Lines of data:
"""

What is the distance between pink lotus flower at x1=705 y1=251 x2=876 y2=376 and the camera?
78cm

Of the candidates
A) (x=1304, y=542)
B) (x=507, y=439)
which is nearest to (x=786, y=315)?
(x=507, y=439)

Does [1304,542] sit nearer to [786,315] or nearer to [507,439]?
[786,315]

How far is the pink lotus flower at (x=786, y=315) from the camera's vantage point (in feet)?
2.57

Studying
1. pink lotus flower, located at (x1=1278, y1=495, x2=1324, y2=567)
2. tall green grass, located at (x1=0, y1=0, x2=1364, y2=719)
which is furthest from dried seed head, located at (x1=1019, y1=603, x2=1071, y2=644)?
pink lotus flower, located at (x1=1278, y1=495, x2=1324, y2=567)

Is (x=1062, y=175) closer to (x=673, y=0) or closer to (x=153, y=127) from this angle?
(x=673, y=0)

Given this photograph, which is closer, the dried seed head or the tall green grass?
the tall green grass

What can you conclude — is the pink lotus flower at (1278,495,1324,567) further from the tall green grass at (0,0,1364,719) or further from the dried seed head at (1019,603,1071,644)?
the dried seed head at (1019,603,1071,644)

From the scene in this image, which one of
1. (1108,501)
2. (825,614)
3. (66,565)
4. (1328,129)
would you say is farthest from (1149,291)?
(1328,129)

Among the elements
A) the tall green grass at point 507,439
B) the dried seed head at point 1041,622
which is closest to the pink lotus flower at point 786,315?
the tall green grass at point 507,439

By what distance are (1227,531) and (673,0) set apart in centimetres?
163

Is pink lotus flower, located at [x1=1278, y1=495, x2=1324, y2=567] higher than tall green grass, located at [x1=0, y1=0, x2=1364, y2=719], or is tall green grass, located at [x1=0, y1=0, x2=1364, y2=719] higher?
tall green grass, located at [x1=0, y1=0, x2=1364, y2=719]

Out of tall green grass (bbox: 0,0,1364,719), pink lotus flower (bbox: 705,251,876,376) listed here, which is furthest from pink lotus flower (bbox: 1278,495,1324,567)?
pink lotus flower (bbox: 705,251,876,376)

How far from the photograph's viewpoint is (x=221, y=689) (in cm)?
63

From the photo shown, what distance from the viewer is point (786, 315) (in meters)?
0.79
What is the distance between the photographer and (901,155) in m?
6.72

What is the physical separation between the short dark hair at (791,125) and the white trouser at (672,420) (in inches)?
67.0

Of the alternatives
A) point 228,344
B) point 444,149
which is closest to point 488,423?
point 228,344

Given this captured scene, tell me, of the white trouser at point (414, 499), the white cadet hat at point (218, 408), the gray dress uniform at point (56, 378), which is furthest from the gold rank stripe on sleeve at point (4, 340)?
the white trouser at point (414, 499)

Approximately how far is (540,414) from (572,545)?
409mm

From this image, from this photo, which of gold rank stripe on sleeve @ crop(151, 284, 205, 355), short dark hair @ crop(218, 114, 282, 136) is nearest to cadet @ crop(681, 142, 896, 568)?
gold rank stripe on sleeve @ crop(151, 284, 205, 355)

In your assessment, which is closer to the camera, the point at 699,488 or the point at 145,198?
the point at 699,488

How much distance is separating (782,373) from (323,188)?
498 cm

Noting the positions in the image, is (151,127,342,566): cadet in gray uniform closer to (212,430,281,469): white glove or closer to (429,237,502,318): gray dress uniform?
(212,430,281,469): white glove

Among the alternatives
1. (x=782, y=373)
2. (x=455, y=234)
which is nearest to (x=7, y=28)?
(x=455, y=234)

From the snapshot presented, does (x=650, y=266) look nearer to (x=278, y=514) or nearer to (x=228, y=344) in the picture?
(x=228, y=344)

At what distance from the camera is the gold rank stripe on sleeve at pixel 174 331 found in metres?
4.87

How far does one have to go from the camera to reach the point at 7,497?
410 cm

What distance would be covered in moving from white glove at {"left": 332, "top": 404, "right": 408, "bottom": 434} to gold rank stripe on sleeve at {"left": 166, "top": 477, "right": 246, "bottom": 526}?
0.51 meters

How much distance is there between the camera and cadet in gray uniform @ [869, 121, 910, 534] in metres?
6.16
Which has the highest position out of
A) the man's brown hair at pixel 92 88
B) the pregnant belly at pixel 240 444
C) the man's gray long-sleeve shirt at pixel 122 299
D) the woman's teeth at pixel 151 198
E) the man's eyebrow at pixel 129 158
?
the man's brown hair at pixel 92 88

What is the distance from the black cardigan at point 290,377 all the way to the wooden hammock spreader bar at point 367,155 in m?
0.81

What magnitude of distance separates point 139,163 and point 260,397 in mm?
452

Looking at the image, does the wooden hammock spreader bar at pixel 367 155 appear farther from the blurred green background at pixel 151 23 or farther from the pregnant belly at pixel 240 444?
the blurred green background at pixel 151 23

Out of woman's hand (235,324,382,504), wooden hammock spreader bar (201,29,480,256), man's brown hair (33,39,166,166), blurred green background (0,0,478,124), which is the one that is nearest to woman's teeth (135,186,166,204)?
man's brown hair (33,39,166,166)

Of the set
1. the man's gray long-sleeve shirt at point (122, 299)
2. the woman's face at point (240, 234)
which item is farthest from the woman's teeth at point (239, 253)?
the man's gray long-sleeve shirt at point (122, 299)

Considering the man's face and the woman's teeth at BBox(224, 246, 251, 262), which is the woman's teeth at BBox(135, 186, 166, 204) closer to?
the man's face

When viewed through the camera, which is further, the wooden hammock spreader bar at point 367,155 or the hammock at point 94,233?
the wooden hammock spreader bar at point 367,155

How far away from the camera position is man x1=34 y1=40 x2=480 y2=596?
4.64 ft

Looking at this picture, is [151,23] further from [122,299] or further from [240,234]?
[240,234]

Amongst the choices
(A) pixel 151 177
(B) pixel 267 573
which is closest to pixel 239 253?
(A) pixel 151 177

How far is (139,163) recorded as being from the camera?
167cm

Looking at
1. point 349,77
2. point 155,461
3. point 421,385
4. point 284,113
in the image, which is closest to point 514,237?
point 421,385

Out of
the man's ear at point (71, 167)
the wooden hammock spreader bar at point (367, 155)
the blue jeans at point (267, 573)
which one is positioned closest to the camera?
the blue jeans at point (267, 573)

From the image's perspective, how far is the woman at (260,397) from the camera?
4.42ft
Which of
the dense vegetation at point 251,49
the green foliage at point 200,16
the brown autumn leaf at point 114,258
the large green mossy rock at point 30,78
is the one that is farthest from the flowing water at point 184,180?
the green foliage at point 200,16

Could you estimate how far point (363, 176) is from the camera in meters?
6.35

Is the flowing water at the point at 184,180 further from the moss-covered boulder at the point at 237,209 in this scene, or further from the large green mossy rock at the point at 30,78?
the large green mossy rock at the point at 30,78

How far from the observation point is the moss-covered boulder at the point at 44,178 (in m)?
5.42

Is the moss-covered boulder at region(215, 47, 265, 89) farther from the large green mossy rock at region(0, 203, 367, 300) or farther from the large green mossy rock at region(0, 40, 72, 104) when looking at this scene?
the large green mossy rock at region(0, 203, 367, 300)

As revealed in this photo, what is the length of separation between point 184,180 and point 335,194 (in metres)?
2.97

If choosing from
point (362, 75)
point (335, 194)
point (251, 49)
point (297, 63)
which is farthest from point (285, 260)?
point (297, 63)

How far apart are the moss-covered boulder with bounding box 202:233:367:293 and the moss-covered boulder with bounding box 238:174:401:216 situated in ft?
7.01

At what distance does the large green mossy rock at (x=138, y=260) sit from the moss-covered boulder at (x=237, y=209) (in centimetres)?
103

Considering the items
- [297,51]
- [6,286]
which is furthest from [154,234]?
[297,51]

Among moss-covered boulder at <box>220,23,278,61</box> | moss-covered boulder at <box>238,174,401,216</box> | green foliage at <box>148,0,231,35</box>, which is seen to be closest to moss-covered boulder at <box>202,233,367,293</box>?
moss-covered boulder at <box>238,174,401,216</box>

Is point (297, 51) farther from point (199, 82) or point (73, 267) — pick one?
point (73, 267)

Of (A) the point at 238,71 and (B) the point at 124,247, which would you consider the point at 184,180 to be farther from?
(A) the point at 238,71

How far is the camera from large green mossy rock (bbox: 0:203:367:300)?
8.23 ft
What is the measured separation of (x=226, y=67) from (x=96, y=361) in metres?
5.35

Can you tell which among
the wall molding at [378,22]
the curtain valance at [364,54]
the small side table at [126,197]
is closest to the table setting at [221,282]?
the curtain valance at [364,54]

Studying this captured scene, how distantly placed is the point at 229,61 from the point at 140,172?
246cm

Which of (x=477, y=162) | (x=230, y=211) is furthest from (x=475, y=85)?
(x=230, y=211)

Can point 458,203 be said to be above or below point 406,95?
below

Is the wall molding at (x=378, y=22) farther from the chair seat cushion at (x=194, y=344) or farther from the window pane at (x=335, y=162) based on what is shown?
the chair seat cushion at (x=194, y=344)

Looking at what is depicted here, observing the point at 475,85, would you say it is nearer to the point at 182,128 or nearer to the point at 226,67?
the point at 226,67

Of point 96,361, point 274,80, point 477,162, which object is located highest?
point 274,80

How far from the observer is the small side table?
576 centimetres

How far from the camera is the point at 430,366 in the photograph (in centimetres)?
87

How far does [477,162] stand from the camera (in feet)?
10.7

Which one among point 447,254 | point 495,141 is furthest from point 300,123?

"""

Goal: Only the lines from the one containing "Is point (297, 51)" through the end of the entries above belong in the answer; repeat them exactly.

Reply:
Is point (297, 51) farther from point (199, 82) or point (73, 267) — pick one?
point (73, 267)

Of (A) the point at 238,71 and (B) the point at 124,247, which would you consider the point at 184,180 to be farther from?
(A) the point at 238,71

How far is the camera from large green mossy rock (bbox: 0:203:367:300)?
8.23 ft
What is the measured separation of (x=226, y=67) from (x=96, y=361) in metres?
5.35

Can you tell which among
the wall molding at [378,22]
the curtain valance at [364,54]
the small side table at [126,197]
is closest to the table setting at [221,282]?
the curtain valance at [364,54]

Studying this captured scene, how distantly placed is the point at 229,61 from the point at 140,172?
246cm

Which of (x=477, y=162) | (x=230, y=211) is furthest from (x=475, y=85)?
(x=230, y=211)

Can point 458,203 be said to be above or below point 406,95?
below

Is the wall molding at (x=378, y=22) farther from the chair seat cushion at (x=194, y=344) or farther from the window pane at (x=335, y=162) based on what is shown?
the chair seat cushion at (x=194, y=344)

Looking at what is depicted here, observing the point at 475,85, would you say it is nearer to the point at 182,128 or nearer to the point at 226,67?
the point at 226,67

Of point 96,361, point 274,80, point 477,162, which object is located highest?
point 274,80

How far from the observer is the small side table?
576 centimetres

How far from the camera is the point at 430,366 in the photograph (in centimetres)?
87

How far does [477,162] stand from the camera (in feet)?
10.7

Which one among point 447,254 | point 495,141 is furthest from point 300,123?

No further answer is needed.